The explanation that Foucault gives for the rise and continued existence of the carceral system centers on illegality:a range of popular behaviors that evade or fall outside the law. Foucault previously analyzed the eighteenth century shift towards a popular illegality of goods. The nineteenth century saw a development of this trend: a move from an illegality centered on property towards political illegality. Foucault is thinking of a shift from peasants stealing chickens and burning their landlords' houses to the widespread political activity of the French Revolution or the European revolutions of 1848. This is an interesting but problematic theory. Political uprisings in general were not the invention of the nineteenth century. However, if they are seen in terms of conflict between social classes, Foucault may have a point.

Foucault argues that illegalities became tied up in relations between social classes, and that the resulting conflict between the upper and lower orders led the administrators of society to transform these conflicts of illegality into the concept of a criminal underclass. But because the lower orders were a large, economically necessary group this presented problems. There was a pressing need to control popular revolts and illegality.

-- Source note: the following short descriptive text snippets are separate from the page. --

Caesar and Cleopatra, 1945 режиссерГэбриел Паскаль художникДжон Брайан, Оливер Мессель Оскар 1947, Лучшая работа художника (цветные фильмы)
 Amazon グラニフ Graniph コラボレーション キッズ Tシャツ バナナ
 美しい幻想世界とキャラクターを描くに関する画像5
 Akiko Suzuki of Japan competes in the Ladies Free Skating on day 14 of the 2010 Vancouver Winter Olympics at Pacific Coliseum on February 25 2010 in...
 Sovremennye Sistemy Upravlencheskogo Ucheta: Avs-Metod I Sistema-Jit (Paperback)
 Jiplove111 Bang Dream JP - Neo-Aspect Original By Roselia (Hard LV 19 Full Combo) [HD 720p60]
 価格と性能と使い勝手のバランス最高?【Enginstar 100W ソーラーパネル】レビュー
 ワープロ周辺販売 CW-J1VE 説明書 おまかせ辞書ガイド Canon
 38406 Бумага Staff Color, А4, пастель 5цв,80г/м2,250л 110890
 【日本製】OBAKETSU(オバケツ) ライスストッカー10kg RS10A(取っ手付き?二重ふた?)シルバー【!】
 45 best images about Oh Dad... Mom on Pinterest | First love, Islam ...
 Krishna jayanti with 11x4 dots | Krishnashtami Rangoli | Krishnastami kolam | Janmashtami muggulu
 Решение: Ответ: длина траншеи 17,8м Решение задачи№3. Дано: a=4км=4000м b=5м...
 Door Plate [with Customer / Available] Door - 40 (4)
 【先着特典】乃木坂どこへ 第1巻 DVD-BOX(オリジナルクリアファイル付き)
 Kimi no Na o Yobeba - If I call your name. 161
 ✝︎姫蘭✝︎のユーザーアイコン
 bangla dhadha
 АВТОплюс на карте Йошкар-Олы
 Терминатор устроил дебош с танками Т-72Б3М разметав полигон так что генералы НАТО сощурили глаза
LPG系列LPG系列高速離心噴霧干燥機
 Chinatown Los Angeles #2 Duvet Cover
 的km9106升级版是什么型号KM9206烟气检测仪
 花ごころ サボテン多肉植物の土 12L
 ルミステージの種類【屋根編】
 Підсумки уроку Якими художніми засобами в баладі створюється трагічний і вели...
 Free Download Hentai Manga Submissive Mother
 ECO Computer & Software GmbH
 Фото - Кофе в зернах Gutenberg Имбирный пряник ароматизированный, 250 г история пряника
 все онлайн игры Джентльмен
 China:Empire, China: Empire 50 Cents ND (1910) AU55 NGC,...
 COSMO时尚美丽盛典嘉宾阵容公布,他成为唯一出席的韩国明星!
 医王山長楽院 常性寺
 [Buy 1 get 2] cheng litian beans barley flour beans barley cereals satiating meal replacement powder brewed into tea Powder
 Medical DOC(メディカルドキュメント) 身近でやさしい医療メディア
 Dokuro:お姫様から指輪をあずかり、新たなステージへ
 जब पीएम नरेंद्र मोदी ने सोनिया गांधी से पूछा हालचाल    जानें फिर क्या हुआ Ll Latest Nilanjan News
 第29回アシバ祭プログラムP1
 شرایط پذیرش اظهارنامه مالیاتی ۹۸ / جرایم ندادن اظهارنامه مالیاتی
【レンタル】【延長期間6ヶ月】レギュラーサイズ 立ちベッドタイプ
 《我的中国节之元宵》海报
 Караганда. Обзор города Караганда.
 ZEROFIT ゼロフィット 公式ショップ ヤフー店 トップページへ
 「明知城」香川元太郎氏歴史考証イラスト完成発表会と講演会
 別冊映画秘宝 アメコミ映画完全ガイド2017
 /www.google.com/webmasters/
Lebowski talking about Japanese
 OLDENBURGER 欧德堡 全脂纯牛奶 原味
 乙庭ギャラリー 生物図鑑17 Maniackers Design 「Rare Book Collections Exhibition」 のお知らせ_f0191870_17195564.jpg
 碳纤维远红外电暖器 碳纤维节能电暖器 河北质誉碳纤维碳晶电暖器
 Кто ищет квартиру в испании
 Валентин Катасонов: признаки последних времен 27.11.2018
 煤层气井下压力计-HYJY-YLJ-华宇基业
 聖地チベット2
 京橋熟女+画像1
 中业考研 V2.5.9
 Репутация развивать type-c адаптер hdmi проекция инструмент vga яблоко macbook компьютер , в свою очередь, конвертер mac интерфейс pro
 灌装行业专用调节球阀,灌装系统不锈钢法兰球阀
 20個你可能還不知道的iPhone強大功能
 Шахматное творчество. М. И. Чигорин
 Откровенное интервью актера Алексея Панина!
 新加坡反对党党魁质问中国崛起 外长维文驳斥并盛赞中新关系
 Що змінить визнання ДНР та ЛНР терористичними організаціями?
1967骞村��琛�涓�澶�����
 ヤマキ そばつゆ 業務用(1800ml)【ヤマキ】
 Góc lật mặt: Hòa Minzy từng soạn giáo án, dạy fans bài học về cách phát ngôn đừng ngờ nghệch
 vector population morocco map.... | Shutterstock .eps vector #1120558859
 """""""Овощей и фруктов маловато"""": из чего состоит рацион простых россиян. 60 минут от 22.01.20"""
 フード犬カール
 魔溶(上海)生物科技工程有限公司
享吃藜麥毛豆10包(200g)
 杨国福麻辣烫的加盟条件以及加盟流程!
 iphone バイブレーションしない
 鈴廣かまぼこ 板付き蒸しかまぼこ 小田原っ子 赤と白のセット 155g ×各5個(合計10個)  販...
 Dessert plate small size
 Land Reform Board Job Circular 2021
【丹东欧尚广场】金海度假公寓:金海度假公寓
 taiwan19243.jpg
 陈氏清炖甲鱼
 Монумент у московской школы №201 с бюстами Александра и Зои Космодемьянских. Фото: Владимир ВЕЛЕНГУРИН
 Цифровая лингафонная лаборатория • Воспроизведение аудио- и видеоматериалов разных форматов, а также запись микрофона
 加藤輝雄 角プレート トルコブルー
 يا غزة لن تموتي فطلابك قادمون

Delinquency was the solution. The delinquent was not someone who broke a particular law, but part of a group whose very existence implied illegality and crime. By creating a sub-class if delinquents who were easy to identify and control using the same techniques that operated in the rest of society, these conflicts of power could be resolved. Ultimately, Foucault sees prison and the carceral system as part of a wider system of discipline that developed from the class and economic conflicts of the eighteenth and nineteenth centuries.